In the records below, swap "nearest" for "closest" in the stretch from the line containing "Rank the items" through the line containing "Answer: the green". Write out only those lines, with nothing else changed.
-- BEGIN --
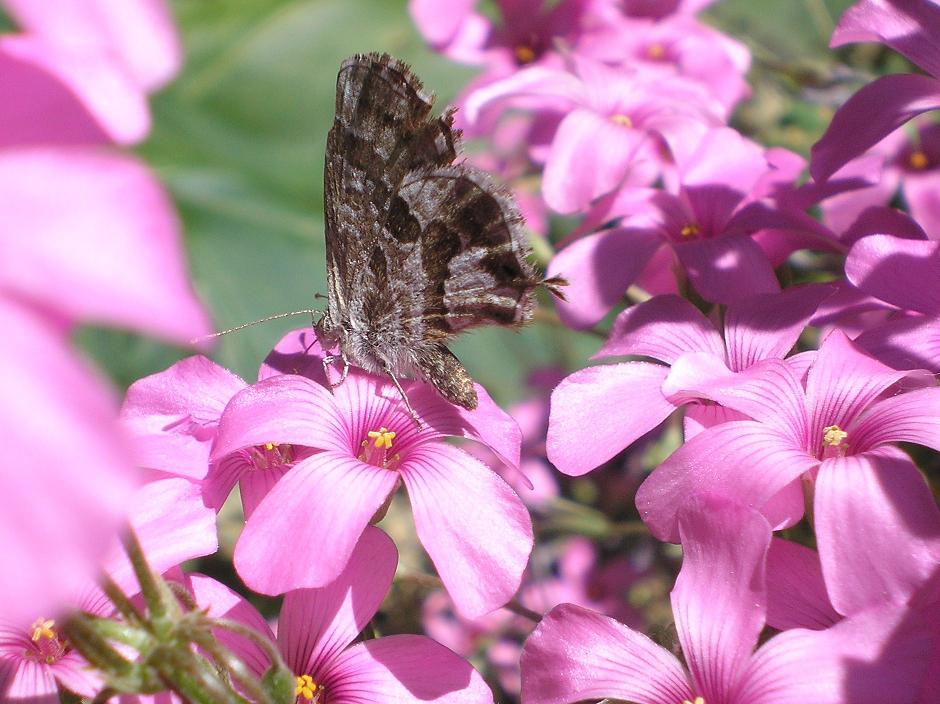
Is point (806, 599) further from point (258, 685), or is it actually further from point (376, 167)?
point (376, 167)

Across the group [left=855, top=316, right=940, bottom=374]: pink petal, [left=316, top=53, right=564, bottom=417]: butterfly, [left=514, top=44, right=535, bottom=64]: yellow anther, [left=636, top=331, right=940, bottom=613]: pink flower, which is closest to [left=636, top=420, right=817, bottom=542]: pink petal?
[left=636, top=331, right=940, bottom=613]: pink flower

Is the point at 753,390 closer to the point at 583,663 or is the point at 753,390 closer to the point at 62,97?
the point at 583,663

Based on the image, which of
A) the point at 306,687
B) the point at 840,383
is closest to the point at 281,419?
the point at 306,687

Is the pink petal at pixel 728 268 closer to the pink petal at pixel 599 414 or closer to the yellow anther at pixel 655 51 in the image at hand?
the pink petal at pixel 599 414

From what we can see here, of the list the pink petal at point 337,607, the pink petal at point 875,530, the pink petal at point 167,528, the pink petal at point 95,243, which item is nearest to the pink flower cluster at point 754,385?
the pink petal at point 875,530

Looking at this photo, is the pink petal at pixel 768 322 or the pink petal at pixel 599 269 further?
the pink petal at pixel 599 269

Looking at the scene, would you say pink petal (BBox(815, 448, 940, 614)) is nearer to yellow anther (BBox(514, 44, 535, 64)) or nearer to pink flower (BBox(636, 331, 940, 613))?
pink flower (BBox(636, 331, 940, 613))

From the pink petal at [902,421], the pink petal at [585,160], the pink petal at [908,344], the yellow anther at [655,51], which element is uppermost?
the yellow anther at [655,51]

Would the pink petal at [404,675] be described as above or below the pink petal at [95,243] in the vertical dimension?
below
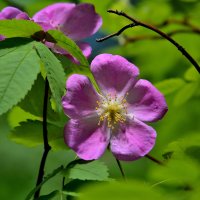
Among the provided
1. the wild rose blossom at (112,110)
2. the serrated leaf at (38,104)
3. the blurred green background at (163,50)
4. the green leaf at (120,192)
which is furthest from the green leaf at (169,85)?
the green leaf at (120,192)

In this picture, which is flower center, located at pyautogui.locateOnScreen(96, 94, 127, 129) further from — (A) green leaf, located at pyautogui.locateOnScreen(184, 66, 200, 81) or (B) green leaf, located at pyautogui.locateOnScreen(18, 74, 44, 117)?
(A) green leaf, located at pyautogui.locateOnScreen(184, 66, 200, 81)

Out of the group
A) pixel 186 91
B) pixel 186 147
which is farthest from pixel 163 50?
pixel 186 147

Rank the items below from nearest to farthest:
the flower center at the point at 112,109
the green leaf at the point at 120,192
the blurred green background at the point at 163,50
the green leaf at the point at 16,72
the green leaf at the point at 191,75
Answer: the green leaf at the point at 120,192 → the green leaf at the point at 16,72 → the flower center at the point at 112,109 → the green leaf at the point at 191,75 → the blurred green background at the point at 163,50

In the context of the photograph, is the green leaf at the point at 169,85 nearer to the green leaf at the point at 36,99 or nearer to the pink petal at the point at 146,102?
the pink petal at the point at 146,102

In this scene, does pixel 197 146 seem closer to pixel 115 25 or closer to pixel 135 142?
pixel 135 142

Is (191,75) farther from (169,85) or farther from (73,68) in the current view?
(73,68)

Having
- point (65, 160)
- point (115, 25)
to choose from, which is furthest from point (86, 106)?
point (65, 160)
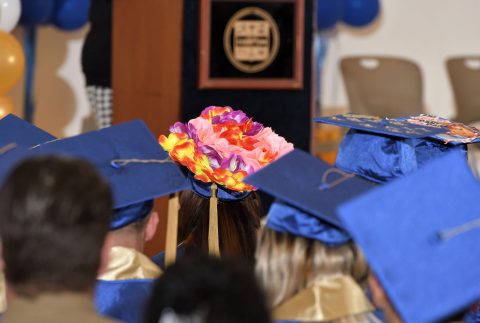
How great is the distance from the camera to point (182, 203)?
2.71m

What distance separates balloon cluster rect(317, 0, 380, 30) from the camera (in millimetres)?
7016

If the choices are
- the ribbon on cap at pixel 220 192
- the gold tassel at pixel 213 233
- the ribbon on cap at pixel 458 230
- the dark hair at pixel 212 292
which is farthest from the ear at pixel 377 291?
the ribbon on cap at pixel 220 192

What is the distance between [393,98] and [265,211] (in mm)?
2102

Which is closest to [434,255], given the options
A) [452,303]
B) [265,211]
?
[452,303]

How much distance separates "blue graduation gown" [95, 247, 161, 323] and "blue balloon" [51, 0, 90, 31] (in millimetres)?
4362

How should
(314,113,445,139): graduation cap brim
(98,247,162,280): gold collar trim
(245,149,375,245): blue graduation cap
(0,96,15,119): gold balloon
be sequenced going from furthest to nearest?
(0,96,15,119): gold balloon
(314,113,445,139): graduation cap brim
(98,247,162,280): gold collar trim
(245,149,375,245): blue graduation cap

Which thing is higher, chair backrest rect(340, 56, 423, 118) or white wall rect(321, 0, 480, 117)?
white wall rect(321, 0, 480, 117)

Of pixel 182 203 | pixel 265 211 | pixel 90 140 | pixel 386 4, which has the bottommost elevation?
pixel 265 211

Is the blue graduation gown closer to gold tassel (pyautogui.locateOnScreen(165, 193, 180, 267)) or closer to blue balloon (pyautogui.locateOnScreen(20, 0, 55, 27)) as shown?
gold tassel (pyautogui.locateOnScreen(165, 193, 180, 267))

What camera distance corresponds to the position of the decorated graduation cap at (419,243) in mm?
1597

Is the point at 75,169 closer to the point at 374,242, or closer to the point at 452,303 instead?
the point at 374,242

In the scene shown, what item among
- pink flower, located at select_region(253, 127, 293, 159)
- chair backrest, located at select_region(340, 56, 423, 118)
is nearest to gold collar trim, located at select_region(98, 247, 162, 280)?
pink flower, located at select_region(253, 127, 293, 159)

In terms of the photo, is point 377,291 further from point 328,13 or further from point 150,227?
point 328,13

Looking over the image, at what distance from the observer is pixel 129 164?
2178mm
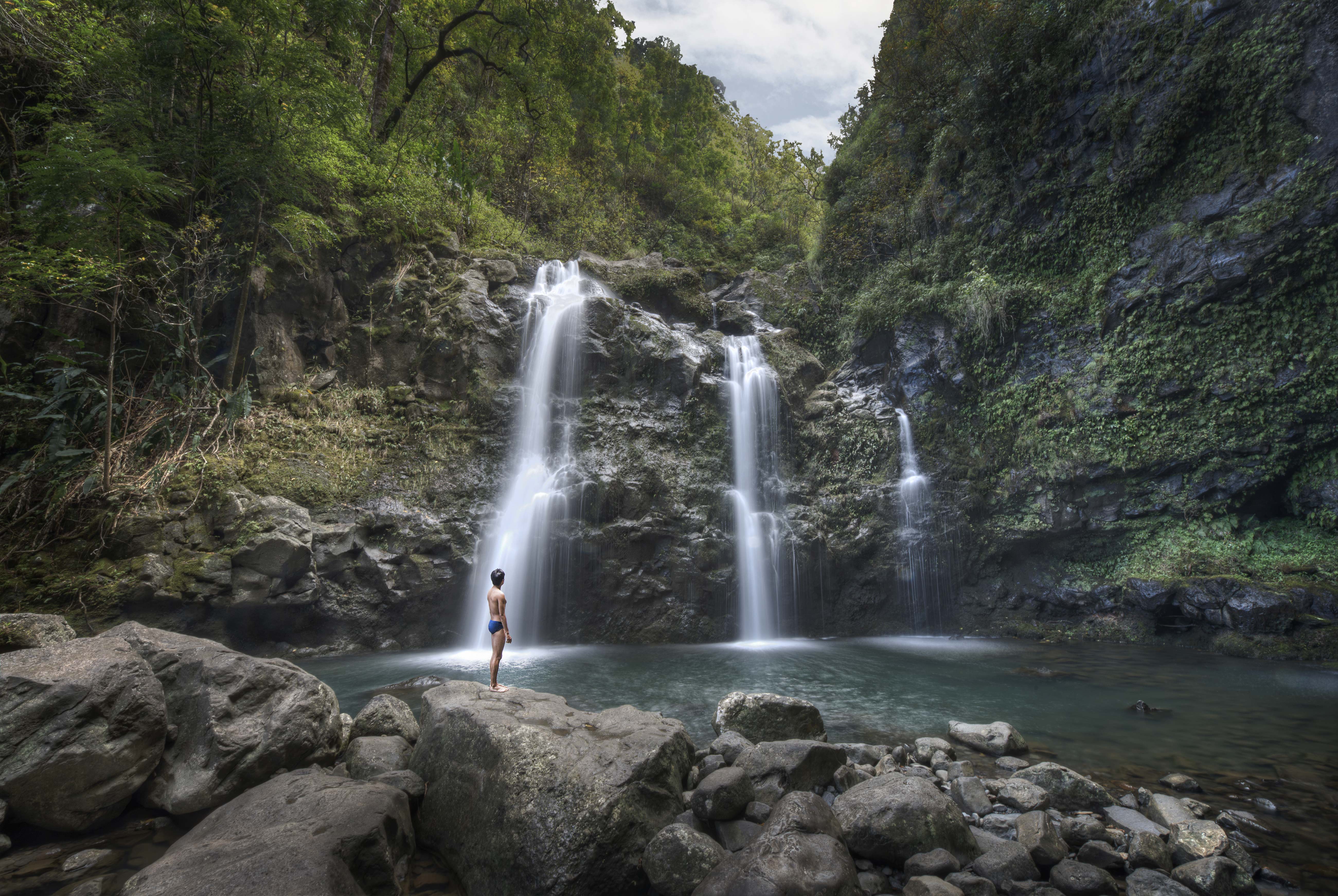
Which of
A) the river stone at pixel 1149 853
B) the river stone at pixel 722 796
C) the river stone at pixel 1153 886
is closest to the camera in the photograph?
the river stone at pixel 1153 886

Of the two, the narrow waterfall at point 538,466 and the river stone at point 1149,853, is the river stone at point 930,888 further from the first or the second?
the narrow waterfall at point 538,466

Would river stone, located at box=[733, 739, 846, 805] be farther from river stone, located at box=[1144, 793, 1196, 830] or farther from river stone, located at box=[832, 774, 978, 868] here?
river stone, located at box=[1144, 793, 1196, 830]

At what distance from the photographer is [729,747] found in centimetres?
473

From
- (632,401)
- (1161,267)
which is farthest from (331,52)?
(1161,267)

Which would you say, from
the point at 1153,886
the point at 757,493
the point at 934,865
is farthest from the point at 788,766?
the point at 757,493

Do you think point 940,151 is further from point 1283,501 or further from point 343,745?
point 343,745

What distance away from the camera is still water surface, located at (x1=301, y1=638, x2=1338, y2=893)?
4.60 metres

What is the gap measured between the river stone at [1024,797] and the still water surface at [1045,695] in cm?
115

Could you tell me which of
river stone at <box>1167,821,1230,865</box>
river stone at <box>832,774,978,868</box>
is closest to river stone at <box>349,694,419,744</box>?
river stone at <box>832,774,978,868</box>

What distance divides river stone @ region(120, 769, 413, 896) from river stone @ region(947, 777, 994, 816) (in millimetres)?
3910

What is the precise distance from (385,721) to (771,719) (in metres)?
3.64

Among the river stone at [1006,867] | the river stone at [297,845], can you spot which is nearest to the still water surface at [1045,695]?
the river stone at [1006,867]

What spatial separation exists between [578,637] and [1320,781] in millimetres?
→ 10448

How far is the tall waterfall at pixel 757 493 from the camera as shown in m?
12.5
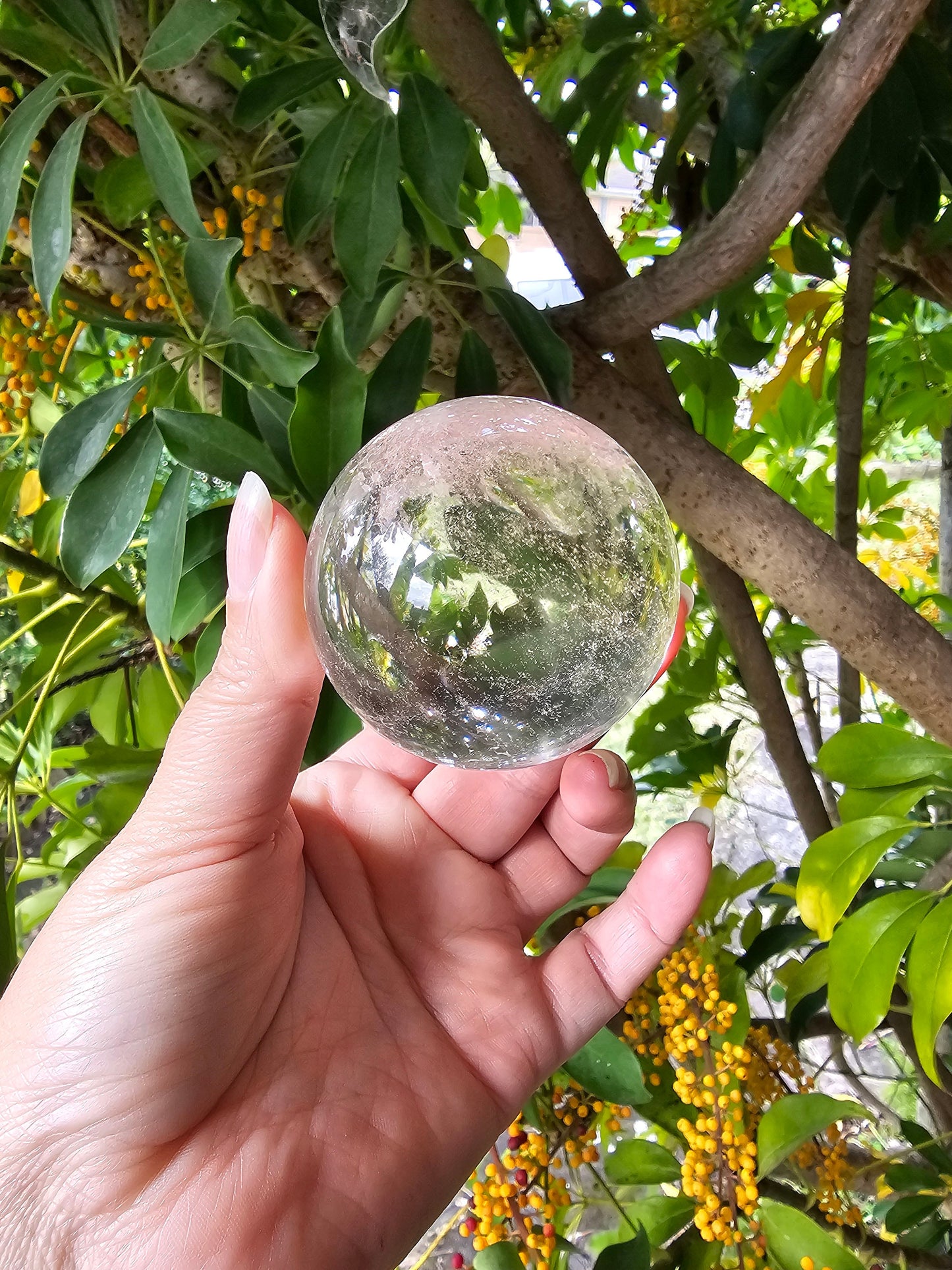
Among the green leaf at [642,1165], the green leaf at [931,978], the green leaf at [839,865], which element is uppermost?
the green leaf at [839,865]

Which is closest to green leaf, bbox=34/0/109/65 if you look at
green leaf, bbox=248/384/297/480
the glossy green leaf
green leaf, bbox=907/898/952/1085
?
green leaf, bbox=248/384/297/480

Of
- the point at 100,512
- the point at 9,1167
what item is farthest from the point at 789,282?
the point at 9,1167

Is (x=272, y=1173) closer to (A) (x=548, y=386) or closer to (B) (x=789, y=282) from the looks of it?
(A) (x=548, y=386)

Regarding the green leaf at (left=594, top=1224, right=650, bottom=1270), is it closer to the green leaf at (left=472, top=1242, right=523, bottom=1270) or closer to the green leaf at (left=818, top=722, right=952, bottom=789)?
the green leaf at (left=472, top=1242, right=523, bottom=1270)

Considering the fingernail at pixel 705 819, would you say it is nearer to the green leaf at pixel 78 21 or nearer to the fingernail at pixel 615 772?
the fingernail at pixel 615 772

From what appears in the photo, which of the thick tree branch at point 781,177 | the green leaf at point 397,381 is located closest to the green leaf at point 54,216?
the green leaf at point 397,381

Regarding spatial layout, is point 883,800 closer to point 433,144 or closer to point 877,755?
point 877,755
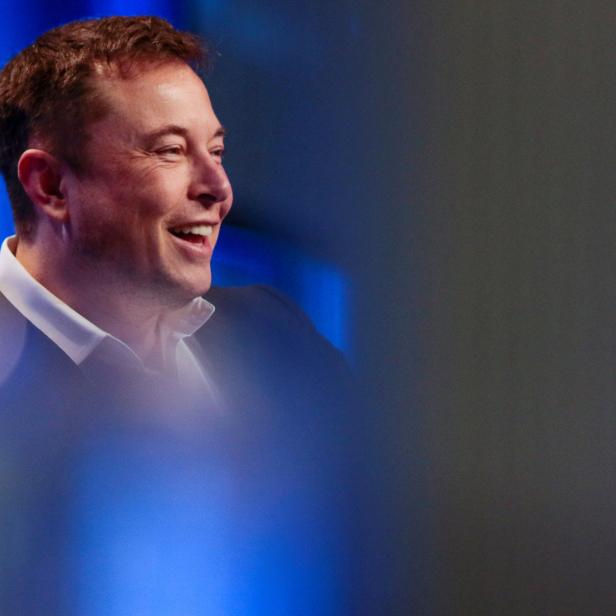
-- END --
ANSWER:
Rank the items below from closest to farthest:
the flower center at the point at 112,109
the green leaf at the point at 120,192
the blurred green background at the point at 163,50
the green leaf at the point at 16,72
the green leaf at the point at 191,75
Answer: the green leaf at the point at 120,192 → the green leaf at the point at 16,72 → the flower center at the point at 112,109 → the green leaf at the point at 191,75 → the blurred green background at the point at 163,50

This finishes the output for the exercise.